• **Task statement**
Recast the data as a Markdown table with the columns Row and Text, one numbered row per line, running from the first line through the line that contains "350V340L59 334L52 329H41L36". Leave out blank lines.

• **Records for the task**

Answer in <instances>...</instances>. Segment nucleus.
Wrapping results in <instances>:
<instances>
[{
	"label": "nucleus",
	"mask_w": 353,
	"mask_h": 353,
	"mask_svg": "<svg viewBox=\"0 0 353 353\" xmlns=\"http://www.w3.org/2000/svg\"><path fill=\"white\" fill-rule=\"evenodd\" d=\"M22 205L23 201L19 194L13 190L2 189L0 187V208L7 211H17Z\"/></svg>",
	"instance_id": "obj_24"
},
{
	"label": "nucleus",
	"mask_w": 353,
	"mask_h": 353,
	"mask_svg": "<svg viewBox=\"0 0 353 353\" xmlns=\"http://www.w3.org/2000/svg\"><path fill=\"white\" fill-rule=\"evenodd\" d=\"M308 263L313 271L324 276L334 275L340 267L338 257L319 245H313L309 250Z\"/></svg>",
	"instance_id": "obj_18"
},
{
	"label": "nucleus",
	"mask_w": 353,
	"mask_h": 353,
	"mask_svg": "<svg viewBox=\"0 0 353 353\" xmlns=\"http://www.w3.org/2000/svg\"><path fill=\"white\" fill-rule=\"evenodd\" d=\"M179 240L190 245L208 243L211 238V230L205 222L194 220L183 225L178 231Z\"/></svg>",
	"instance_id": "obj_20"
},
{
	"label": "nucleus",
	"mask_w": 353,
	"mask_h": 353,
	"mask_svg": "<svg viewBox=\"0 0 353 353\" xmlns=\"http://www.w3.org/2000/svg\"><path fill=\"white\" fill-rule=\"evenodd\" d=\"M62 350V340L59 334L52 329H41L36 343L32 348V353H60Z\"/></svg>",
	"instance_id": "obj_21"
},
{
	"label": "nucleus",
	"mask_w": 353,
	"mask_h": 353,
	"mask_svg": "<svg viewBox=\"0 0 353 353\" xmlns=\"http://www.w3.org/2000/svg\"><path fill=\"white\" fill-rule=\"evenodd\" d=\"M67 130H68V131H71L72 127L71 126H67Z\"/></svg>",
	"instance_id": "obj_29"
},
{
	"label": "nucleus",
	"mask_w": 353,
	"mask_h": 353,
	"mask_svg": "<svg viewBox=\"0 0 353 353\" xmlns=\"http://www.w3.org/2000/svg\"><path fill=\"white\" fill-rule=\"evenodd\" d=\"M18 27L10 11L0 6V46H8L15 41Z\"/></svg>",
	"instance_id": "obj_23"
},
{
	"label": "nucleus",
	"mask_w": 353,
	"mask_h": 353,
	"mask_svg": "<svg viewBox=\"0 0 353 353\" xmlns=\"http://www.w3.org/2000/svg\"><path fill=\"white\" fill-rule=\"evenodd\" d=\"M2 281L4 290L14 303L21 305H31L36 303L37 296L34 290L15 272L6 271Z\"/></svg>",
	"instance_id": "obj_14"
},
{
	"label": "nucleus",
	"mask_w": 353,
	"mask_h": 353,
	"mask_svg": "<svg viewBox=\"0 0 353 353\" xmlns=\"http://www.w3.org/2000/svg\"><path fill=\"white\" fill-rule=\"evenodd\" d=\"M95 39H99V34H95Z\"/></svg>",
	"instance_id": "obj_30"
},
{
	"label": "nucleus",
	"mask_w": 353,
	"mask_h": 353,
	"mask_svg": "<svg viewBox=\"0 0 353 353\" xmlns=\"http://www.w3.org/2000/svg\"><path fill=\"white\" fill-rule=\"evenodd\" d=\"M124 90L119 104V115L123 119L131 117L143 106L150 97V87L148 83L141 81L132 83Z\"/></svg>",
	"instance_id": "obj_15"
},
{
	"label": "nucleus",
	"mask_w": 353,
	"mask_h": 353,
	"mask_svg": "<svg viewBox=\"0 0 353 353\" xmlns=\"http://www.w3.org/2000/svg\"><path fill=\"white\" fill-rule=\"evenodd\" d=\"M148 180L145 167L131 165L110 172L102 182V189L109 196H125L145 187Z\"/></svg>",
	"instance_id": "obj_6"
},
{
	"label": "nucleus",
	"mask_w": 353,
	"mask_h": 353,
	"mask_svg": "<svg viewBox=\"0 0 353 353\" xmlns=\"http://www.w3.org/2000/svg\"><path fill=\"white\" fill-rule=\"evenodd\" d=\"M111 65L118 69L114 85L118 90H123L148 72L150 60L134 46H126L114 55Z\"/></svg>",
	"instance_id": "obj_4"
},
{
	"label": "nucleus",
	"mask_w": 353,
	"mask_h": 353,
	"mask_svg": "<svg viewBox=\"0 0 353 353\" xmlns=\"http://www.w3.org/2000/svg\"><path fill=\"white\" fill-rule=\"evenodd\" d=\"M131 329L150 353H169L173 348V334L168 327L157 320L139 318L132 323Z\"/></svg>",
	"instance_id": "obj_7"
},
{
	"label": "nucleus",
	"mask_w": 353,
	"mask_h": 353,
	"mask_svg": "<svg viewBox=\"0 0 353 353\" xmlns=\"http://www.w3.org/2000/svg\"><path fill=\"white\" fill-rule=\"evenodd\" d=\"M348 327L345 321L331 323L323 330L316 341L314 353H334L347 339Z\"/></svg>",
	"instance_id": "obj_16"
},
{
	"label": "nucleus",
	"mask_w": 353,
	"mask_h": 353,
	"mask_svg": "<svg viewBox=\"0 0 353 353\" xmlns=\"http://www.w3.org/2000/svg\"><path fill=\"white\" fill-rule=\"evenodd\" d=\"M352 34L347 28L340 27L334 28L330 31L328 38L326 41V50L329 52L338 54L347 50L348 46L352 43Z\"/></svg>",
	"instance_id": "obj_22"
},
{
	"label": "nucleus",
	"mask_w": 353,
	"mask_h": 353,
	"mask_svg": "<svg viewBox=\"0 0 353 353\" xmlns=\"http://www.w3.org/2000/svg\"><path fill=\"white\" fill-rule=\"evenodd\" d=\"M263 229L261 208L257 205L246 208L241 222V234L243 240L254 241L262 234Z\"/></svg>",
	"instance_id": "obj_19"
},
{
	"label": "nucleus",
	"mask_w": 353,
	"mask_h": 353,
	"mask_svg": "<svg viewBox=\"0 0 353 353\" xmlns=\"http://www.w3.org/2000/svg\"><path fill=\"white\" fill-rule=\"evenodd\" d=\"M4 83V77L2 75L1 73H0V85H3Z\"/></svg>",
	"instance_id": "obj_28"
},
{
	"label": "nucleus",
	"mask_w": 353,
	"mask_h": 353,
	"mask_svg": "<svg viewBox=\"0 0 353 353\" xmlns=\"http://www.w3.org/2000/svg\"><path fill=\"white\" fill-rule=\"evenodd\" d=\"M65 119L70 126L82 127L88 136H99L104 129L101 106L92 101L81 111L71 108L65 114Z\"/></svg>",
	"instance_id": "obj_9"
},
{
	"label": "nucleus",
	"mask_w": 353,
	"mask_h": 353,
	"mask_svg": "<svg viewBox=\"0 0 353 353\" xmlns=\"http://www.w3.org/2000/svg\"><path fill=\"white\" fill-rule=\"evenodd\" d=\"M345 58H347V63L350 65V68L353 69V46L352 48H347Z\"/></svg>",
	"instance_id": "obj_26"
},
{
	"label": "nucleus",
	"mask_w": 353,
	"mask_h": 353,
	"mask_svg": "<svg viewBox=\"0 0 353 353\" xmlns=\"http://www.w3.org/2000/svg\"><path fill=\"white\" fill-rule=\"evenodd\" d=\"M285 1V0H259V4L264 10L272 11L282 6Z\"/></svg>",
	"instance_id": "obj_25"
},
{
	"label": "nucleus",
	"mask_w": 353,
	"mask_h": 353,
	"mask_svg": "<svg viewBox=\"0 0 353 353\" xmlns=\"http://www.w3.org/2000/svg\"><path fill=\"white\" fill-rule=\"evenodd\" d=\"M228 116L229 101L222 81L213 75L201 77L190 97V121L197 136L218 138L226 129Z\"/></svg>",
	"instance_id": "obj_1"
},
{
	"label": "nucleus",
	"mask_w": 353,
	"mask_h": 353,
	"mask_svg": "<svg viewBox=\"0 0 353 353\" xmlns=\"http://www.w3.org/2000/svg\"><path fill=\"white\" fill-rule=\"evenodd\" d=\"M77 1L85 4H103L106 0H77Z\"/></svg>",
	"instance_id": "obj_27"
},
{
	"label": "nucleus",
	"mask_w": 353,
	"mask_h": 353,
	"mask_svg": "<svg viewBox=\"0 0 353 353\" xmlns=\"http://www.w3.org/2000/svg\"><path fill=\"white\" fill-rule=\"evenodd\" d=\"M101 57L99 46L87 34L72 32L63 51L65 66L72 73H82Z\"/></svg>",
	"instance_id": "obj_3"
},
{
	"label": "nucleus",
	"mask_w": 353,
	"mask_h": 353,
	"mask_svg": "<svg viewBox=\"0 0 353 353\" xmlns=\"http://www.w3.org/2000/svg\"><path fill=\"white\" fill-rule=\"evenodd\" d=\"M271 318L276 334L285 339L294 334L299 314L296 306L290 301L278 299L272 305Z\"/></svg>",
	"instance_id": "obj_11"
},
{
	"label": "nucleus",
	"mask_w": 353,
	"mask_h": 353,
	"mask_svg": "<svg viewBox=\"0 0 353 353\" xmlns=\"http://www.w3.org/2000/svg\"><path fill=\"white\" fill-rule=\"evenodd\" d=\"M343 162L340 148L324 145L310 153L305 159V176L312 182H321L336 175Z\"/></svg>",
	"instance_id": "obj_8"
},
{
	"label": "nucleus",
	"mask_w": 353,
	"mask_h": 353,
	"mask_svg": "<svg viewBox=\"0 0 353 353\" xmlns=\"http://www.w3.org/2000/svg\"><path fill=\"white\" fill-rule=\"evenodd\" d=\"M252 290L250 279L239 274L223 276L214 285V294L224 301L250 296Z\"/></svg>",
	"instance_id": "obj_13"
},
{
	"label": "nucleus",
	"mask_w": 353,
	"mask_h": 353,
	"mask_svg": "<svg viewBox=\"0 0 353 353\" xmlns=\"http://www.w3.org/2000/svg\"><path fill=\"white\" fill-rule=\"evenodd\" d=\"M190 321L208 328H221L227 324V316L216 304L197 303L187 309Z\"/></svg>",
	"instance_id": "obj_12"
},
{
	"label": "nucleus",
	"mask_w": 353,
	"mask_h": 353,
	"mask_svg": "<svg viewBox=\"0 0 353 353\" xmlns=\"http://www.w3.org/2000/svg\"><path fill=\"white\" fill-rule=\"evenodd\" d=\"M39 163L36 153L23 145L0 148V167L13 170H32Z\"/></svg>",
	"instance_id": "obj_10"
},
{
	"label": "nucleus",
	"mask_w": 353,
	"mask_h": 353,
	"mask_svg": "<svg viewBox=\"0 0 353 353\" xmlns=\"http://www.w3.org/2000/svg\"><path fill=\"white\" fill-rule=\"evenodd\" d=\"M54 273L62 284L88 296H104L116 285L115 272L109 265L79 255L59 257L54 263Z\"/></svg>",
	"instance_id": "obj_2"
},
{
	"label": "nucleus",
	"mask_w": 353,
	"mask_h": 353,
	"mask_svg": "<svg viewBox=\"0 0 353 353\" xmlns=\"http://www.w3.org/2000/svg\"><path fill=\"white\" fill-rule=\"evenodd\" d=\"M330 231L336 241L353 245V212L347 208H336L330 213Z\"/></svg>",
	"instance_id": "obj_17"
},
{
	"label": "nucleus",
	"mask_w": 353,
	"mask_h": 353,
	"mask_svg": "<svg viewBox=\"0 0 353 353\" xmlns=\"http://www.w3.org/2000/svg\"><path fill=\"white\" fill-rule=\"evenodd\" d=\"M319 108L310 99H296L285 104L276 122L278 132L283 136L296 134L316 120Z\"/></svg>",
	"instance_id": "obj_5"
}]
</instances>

• **Full solution**
| Row | Text |
|---|---|
| 1 | Answer in <instances>...</instances>. Segment nucleus. |
| 2 | Wrapping results in <instances>: |
| 3 | <instances> |
| 4 | [{ |
| 5 | 	"label": "nucleus", |
| 6 | 	"mask_w": 353, |
| 7 | 	"mask_h": 353, |
| 8 | 	"mask_svg": "<svg viewBox=\"0 0 353 353\" xmlns=\"http://www.w3.org/2000/svg\"><path fill=\"white\" fill-rule=\"evenodd\" d=\"M22 205L23 201L19 194L13 190L2 189L0 187V208L7 211H17Z\"/></svg>", |
| 9 | 	"instance_id": "obj_24" |
| 10 | }, |
| 11 | { |
| 12 | 	"label": "nucleus", |
| 13 | 	"mask_w": 353, |
| 14 | 	"mask_h": 353, |
| 15 | 	"mask_svg": "<svg viewBox=\"0 0 353 353\" xmlns=\"http://www.w3.org/2000/svg\"><path fill=\"white\" fill-rule=\"evenodd\" d=\"M308 263L313 271L324 276L334 275L340 267L338 257L319 245H313L309 250Z\"/></svg>", |
| 16 | 	"instance_id": "obj_18" |
| 17 | }, |
| 18 | { |
| 19 | 	"label": "nucleus", |
| 20 | 	"mask_w": 353, |
| 21 | 	"mask_h": 353, |
| 22 | 	"mask_svg": "<svg viewBox=\"0 0 353 353\" xmlns=\"http://www.w3.org/2000/svg\"><path fill=\"white\" fill-rule=\"evenodd\" d=\"M179 240L190 245L208 243L211 238V230L205 222L194 220L183 225L178 231Z\"/></svg>", |
| 23 | 	"instance_id": "obj_20" |
| 24 | }, |
| 25 | { |
| 26 | 	"label": "nucleus", |
| 27 | 	"mask_w": 353, |
| 28 | 	"mask_h": 353, |
| 29 | 	"mask_svg": "<svg viewBox=\"0 0 353 353\" xmlns=\"http://www.w3.org/2000/svg\"><path fill=\"white\" fill-rule=\"evenodd\" d=\"M62 350V340L59 334L52 329H41L36 343L32 348V353H60Z\"/></svg>", |